In June 2006, UK FSA launched the Retail Distribution Review (RDR), looking at how investments are distributed to retail consumers in the UK. Through the review, they identified various long-running problems that impact on the quality of advice and consumer outcomes, as well as confidence and trust, in the UK investment market. Following extensive discussion with industry and consumer representatives, they are now proposing amendments to regulatory requirements to deliver various changes.
FSA's proposals involve:
Improving clarity for consumers about advice services
- They are proposing changes to make it easier for consumers to distinguish between the different forms of advice on offer to them, with all investment firms clearly describing their services as either "independent advice" or "restricted advice". Their rules and guidance will ensure that firms that describe their advice as independent genuinely do make their recommendations based on comprehensive and fair analysis, and provide unbiased, unrestricted advice. Equally, where consumers choose to use a restricted service - such as a firm that can only give advice on its own range of products - this will be made clear.
Addressing the potential for remuneration bias ("Adviser Charging")
- All firms that give investment advice must set their own charges, in agreement with their clients, and will have to meet new standards regarding how they determine and operate these charges. The proposals bring to an end the current, commission-based system of adviser remuneration: they propose to ban product providers from offering amounts of commission to secure sales from adviser firms and, in turn, to ban adviser firms from recommending products that automatically pay commission. Consumers will still be able to have their adviser charges deducted from their investments if they wish, but these charges will no longer be determined by the product providers they are recommended.

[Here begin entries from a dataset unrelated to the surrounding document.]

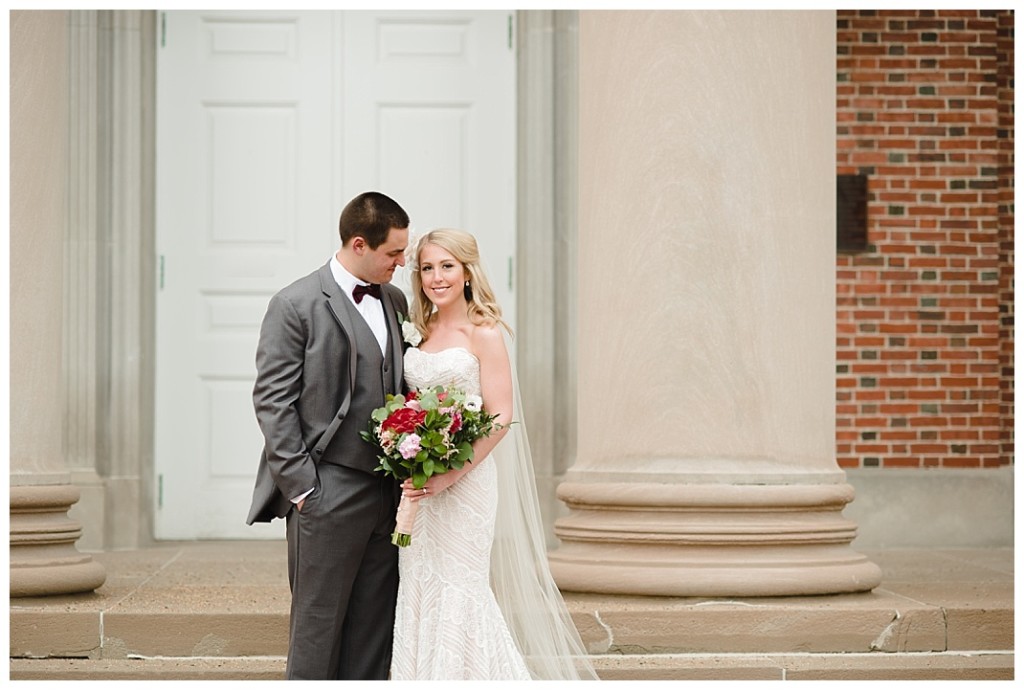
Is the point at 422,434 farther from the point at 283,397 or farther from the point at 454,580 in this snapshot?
the point at 454,580

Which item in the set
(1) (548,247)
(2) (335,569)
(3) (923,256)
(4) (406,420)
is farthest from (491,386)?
(3) (923,256)

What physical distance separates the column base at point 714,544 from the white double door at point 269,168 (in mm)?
2792

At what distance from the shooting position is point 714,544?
5.92 m

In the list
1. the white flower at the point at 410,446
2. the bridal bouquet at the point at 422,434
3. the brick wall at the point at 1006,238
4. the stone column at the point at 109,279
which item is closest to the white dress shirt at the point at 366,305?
the bridal bouquet at the point at 422,434

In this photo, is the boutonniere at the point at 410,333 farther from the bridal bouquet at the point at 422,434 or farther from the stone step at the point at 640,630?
the stone step at the point at 640,630

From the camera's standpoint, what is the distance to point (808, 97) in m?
6.10

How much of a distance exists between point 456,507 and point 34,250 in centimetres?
269

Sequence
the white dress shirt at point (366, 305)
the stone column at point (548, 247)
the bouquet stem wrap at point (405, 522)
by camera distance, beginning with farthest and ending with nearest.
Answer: the stone column at point (548, 247) → the white dress shirt at point (366, 305) → the bouquet stem wrap at point (405, 522)

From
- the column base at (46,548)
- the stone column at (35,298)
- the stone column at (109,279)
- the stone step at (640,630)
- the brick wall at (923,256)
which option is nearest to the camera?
the stone step at (640,630)

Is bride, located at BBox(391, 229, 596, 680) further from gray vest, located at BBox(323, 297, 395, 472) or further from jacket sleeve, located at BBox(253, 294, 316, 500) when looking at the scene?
jacket sleeve, located at BBox(253, 294, 316, 500)

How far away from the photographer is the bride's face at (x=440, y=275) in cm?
472

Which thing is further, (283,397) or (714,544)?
(714,544)

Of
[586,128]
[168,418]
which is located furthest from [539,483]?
[586,128]
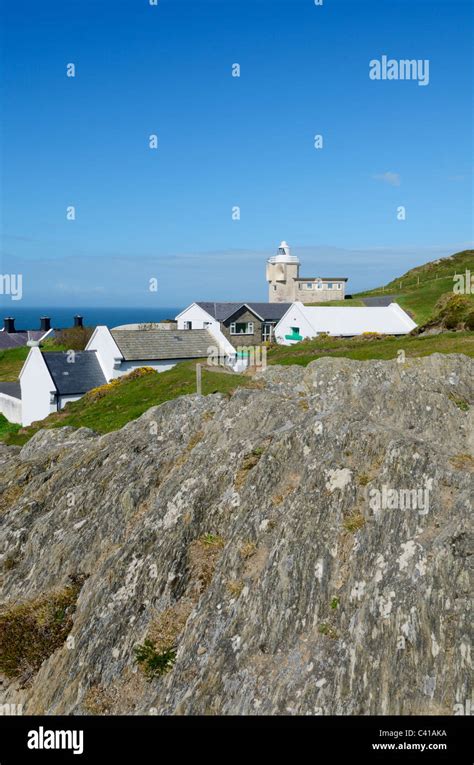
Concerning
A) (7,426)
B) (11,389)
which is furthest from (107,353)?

Increasing professional standards of advisers
- We plan to raise the minimum level of qualification for investment advisers, and to institute an overarching Code of Ethics and enhanced standards for continuing professional development. They are also proposing visible maintenance and enforcement of these standards through the establishment of a Professional Standards Board.
FSA has recently issued the consultation paper "Distribution of retail investments: Delivering the RDR", which sets out detailed proposals to implement the wide-ranging reforms. The changes, which will take effect from the end of 2012, will improve outcomes for savers and investors by enhancing the quality of advice they receive, and prepare both consumers and the industry for the future.
This paper may serve as a good reference for the Hong Kong regulatory regime.